Image and question data:
☆ ☆ ☆

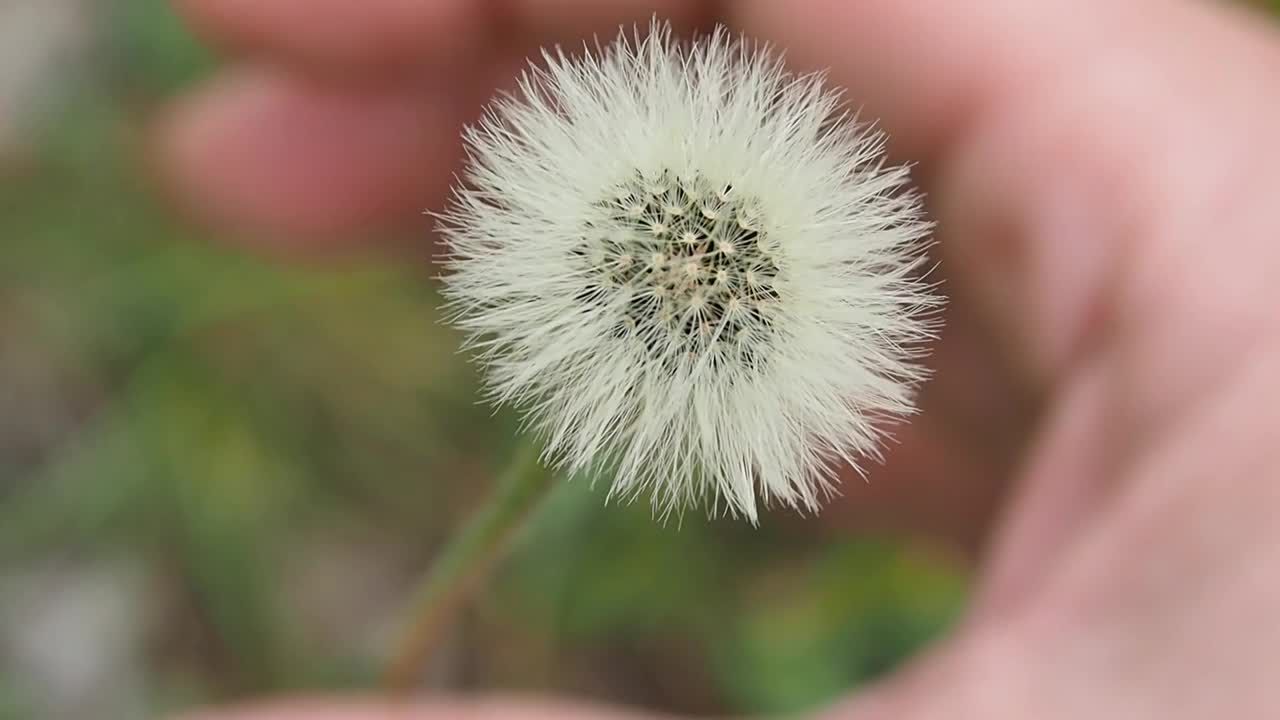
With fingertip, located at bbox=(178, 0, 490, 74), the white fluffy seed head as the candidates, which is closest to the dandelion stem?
the white fluffy seed head

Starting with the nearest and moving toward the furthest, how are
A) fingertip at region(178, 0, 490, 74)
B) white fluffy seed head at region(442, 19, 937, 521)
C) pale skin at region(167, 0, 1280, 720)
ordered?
white fluffy seed head at region(442, 19, 937, 521) → pale skin at region(167, 0, 1280, 720) → fingertip at region(178, 0, 490, 74)

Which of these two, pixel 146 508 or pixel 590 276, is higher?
pixel 590 276

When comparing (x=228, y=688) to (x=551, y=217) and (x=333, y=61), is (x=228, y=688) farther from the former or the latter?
(x=551, y=217)

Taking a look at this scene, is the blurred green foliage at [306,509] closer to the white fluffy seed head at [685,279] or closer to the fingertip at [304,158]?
the fingertip at [304,158]

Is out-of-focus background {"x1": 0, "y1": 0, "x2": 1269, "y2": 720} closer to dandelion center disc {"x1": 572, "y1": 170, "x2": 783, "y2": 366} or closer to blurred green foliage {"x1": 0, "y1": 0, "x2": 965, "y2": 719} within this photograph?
blurred green foliage {"x1": 0, "y1": 0, "x2": 965, "y2": 719}

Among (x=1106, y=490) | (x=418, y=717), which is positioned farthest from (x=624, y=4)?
(x=418, y=717)
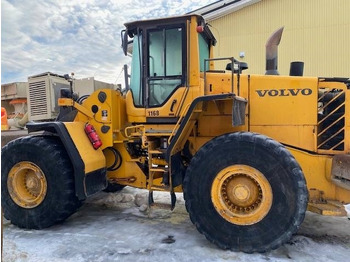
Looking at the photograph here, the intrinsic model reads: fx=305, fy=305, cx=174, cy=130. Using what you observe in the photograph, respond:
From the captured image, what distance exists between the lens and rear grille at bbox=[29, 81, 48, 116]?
6438mm

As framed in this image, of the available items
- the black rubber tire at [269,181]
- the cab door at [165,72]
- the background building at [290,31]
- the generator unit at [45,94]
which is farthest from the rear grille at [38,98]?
the background building at [290,31]

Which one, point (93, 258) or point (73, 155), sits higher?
point (73, 155)

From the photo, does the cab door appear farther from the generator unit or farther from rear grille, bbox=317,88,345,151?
the generator unit

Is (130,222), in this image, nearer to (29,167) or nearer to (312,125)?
(29,167)

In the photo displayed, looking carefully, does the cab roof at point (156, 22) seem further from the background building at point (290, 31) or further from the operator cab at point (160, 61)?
the background building at point (290, 31)

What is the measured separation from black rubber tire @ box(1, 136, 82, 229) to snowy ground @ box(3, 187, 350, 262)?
16 centimetres

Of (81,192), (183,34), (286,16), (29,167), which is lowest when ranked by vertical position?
(81,192)

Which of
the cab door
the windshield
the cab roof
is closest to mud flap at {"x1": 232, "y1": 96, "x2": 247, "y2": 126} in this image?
the cab door

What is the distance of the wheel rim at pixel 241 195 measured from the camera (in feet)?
10.5

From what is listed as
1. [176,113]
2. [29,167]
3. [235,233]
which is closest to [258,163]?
[235,233]

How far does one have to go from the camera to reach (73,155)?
3.90 m

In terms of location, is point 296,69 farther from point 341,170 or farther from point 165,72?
point 165,72

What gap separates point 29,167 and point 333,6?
12764 mm

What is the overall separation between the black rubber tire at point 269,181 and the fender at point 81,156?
134 centimetres
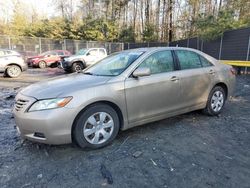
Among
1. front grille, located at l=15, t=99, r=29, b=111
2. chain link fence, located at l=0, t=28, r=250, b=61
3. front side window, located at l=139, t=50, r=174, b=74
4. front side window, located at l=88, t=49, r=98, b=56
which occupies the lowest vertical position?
front grille, located at l=15, t=99, r=29, b=111

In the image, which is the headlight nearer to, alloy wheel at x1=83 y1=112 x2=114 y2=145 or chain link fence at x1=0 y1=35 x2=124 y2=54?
alloy wheel at x1=83 y1=112 x2=114 y2=145

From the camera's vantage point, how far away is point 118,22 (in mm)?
30297

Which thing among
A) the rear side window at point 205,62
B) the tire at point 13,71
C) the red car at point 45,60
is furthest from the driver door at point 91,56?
the rear side window at point 205,62

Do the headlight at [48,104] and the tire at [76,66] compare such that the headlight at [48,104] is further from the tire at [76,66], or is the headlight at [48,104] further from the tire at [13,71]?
the tire at [76,66]

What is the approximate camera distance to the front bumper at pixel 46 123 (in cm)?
279

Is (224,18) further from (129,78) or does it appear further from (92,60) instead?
(129,78)

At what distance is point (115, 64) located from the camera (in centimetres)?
393

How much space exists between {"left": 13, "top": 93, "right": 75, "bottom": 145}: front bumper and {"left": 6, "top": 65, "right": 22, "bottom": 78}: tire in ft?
29.6

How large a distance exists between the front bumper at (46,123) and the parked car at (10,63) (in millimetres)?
8923

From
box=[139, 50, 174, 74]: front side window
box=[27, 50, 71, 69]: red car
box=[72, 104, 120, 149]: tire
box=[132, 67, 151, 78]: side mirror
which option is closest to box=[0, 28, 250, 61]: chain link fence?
box=[27, 50, 71, 69]: red car

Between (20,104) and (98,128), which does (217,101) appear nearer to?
(98,128)

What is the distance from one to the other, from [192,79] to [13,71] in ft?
32.1

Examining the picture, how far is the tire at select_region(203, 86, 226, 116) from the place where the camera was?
4.52 m

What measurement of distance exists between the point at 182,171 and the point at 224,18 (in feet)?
43.1
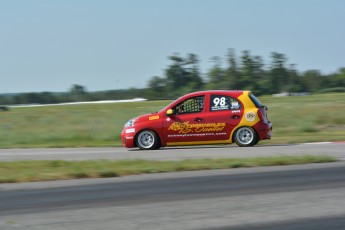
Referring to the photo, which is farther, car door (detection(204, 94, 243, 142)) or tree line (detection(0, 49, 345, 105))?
tree line (detection(0, 49, 345, 105))

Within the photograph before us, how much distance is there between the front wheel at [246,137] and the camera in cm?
1750

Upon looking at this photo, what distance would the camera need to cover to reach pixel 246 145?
17.6 m

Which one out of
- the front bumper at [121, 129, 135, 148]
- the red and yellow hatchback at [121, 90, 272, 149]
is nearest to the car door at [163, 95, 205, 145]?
the red and yellow hatchback at [121, 90, 272, 149]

☆ ☆ ☆

What is asked: Can you give all the data above again with "bbox" swapped for "bounding box" and everything else unchanged? Leave the pictures out.

Result:
With fingertip, located at bounding box=(178, 0, 490, 74), the white fluffy seed head as the candidates, which is closest to the dandelion stem?
the white fluffy seed head

Starting with the nearest and moving toward the furthest, how are
A) fingertip at region(178, 0, 490, 74)
B) white fluffy seed head at region(442, 19, 937, 521)
C) pale skin at region(167, 0, 1280, 720)
ordered?
white fluffy seed head at region(442, 19, 937, 521) → pale skin at region(167, 0, 1280, 720) → fingertip at region(178, 0, 490, 74)

Which of these two, pixel 146 508 or pixel 590 276, is higher?
pixel 590 276

When comparing (x=228, y=688) to (x=551, y=217) and (x=333, y=61), is (x=228, y=688) farther from the former or the latter?
(x=551, y=217)

Taking a look at this scene, is the blurred green foliage at [306,509] closer to the white fluffy seed head at [685,279] or closer to the fingertip at [304,158]?
the fingertip at [304,158]

Is out-of-focus background {"x1": 0, "y1": 0, "x2": 1269, "y2": 720} closer to dandelion center disc {"x1": 572, "y1": 170, "x2": 783, "y2": 366} or closer to blurred green foliage {"x1": 0, "y1": 0, "x2": 965, "y2": 719} within this photograph?
blurred green foliage {"x1": 0, "y1": 0, "x2": 965, "y2": 719}

Among (x=1106, y=490) | (x=418, y=717), which is positioned farthest from (x=624, y=4)?
(x=418, y=717)
Looking at the photograph here, the intrinsic model reads: fx=305, fy=305, cx=174, cy=130. Using what you observe in the photograph, respond:
From the captured image, what distance exists between the lens and rear grille at bounding box=[29, 81, 48, 116]?
6438mm

As framed in this image, of the available items
- the black rubber tire at [269,181]
- the cab door at [165,72]
- the background building at [290,31]
- the generator unit at [45,94]
which is farthest from the rear grille at [38,98]?
the background building at [290,31]

Which one, point (93, 258) or point (73, 155), sits higher?
point (73, 155)

From the photo, does the cab door appear farther from the generator unit or farther from rear grille, bounding box=317,88,345,151?
the generator unit

Is (130,222), in this image, nearer to (29,167) or nearer to (312,125)?
(29,167)

In the photo displayed, looking carefully, does the cab roof at point (156, 22) seem further from the background building at point (290, 31) or further from the operator cab at point (160, 61)?
the background building at point (290, 31)

What is the measured separation from black rubber tire @ box(1, 136, 82, 229) to snowy ground @ box(3, 187, 350, 262)?
16 centimetres

Of (81,192), (183,34), (286,16), (29,167), which is lowest when ranked by vertical position?
(81,192)

Which of
the cab door
the windshield
the cab roof
is closest to mud flap at {"x1": 232, "y1": 96, "x2": 247, "y2": 126} in this image?
the cab door

What is the distance of the wheel rim at pixel 241 195 measured from the camera (in feet)?
10.5

From what is listed as
1. [176,113]
2. [29,167]
3. [235,233]
which is closest to [258,163]?
[235,233]

How far does one have to go from the camera to reach (73,155)?
3.90 m

In terms of location, is point 296,69 farther from point 341,170 or farther from point 165,72?
point 165,72

What gap separates point 29,167 and point 333,6?
12764 mm

What is the overall separation between the black rubber tire at point 269,181 and the fender at point 81,156?
134 centimetres
Among
1. front grille, located at l=15, t=99, r=29, b=111
2. chain link fence, located at l=0, t=28, r=250, b=61
3. front side window, located at l=139, t=50, r=174, b=74
4. front side window, located at l=88, t=49, r=98, b=56
which occupies the lowest vertical position?
front grille, located at l=15, t=99, r=29, b=111

In the image, which is the headlight nearer to, alloy wheel at x1=83 y1=112 x2=114 y2=145 or chain link fence at x1=0 y1=35 x2=124 y2=54?
alloy wheel at x1=83 y1=112 x2=114 y2=145

From the camera's vantage point, how far away is point 118,22 (in mm)?
30297

Which thing among
A) the rear side window at point 205,62
B) the tire at point 13,71
C) the red car at point 45,60
is furthest from the driver door at point 91,56?
the rear side window at point 205,62

Do the headlight at [48,104] and the tire at [76,66] compare such that the headlight at [48,104] is further from the tire at [76,66], or is the headlight at [48,104] further from the tire at [13,71]?
the tire at [76,66]

What is the approximate camera distance to the front bumper at pixel 46 123 (in cm)?
279

Is (224,18) further from (129,78) or does it appear further from (92,60) instead?
(129,78)

At what distance is point (115, 64) located from the camera (in centimetres)?
393

How much space exists between {"left": 13, "top": 93, "right": 75, "bottom": 145}: front bumper and {"left": 6, "top": 65, "right": 22, "bottom": 78}: tire in ft?
29.6

How large a distance exists between the front bumper at (46,123) and the parked car at (10,63) (in millimetres)?
8923

From
box=[139, 50, 174, 74]: front side window
box=[27, 50, 71, 69]: red car
box=[72, 104, 120, 149]: tire
box=[132, 67, 151, 78]: side mirror
which option is closest to box=[0, 28, 250, 61]: chain link fence?
box=[27, 50, 71, 69]: red car

Between (20,104) and (98,128), which does (217,101) appear nearer to?
(98,128)

What is the distance from one to the other, from [192,79] to [13,71] in ft?
32.1

Examining the picture, how far is the tire at select_region(203, 86, 226, 116) from the place where the camera was?
4.52 m

What measurement of distance exists between the point at 182,171 and the point at 224,18 (in feet)?
43.1
Referring to the photo, which is farther, car door (detection(204, 94, 243, 142)) or tree line (detection(0, 49, 345, 105))?
tree line (detection(0, 49, 345, 105))

Within the photograph before us, how much distance is there between the front wheel at [246,137] and the camera in cm?
1750

Upon looking at this photo, what distance would the camera need to cover to reach pixel 246 145?
17.6 m

Which one out of
- the front bumper at [121, 129, 135, 148]
- the red and yellow hatchback at [121, 90, 272, 149]
is nearest to the car door at [163, 95, 205, 145]?
the red and yellow hatchback at [121, 90, 272, 149]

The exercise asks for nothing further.